> [What the exercise asks]: Copy the part of the passage on faith-based microfinance that begins with "World Relief's services" and ends with "provides microlending services.", swapping "microlending" for "microcredit".

World Relief's services are, however, open to non-Christians. And Christian organizations are not the only religiously oriented institutions to offer microfinance services. Jewish Vocational Service provides financial advice and some loans to low-income residents of several US cities. And in East Africa and Central Asia, the Aga Khan Foundation, a Muslim group, provides microlending services.
The spiritual component, however, may be the most controversial element of CMED. At AMIZERO, the Rwandan microfinance affiliate of another international Christian relief organization called World Vision, tension once built up between staff members who identify as "born again" and staff from other Christian churches, according to acting director Rita Ngarambe. Ms. Ngarambe, who identifies herself as "born again," says that "some [staff members] don't believe in 'born again' so we don't talk much about 'born again.' "
Still, AMIZERO's relationships with its clients are far from secular. Sitting behind neat stacks of paper on her desk, Ngarambe says: "A client will sometimes come to me and say, 'Rita, I'm very sick. Can you pray for me?' They think we are their pastors."

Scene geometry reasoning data

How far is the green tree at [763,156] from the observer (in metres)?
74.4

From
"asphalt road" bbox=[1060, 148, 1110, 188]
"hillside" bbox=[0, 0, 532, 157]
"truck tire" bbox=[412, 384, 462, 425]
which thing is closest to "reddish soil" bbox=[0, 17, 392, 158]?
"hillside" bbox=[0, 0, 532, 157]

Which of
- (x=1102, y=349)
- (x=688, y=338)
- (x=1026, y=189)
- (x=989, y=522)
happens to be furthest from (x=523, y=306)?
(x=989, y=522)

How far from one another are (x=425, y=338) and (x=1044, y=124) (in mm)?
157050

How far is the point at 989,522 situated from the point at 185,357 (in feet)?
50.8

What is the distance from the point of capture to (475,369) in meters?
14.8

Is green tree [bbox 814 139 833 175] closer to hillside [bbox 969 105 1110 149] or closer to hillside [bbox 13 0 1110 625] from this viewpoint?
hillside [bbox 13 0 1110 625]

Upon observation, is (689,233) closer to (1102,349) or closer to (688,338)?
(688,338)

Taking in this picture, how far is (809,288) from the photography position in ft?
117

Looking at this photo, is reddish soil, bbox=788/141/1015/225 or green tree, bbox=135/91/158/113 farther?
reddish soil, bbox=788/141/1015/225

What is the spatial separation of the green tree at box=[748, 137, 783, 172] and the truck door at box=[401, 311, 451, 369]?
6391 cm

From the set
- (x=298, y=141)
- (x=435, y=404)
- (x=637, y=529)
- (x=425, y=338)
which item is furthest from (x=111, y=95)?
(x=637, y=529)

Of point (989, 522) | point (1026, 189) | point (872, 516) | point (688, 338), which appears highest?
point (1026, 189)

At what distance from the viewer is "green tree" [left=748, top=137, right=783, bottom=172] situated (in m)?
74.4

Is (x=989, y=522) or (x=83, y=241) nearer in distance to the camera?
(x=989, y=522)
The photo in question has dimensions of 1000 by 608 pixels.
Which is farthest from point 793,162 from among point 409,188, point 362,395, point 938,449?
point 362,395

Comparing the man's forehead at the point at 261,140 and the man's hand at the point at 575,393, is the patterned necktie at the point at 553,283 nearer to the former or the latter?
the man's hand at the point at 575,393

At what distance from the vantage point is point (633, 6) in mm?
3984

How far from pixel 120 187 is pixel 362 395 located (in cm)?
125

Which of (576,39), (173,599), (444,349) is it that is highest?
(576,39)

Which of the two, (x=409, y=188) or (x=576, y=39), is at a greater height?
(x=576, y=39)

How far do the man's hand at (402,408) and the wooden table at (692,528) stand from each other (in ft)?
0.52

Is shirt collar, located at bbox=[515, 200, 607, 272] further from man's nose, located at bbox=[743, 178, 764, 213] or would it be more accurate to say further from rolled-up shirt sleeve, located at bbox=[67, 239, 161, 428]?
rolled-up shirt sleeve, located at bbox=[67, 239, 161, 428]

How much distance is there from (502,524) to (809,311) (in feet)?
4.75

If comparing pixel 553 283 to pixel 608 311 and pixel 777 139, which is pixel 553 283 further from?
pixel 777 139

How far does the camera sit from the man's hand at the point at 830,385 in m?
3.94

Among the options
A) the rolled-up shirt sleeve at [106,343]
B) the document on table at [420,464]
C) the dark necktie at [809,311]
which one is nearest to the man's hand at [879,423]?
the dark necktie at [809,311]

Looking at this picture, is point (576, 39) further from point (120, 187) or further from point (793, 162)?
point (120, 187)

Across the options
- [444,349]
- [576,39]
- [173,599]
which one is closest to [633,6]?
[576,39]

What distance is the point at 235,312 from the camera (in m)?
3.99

> [Reply to the exercise]:
World Relief's services are, however, open to non-Christians. And Christian organizations are not the only religiously oriented institutions to offer microfinance services. Jewish Vocational Service provides financial advice and some loans to low-income residents of several US cities. And in East Africa and Central Asia, the Aga Khan Foundation, a Muslim group, provides microcredit services.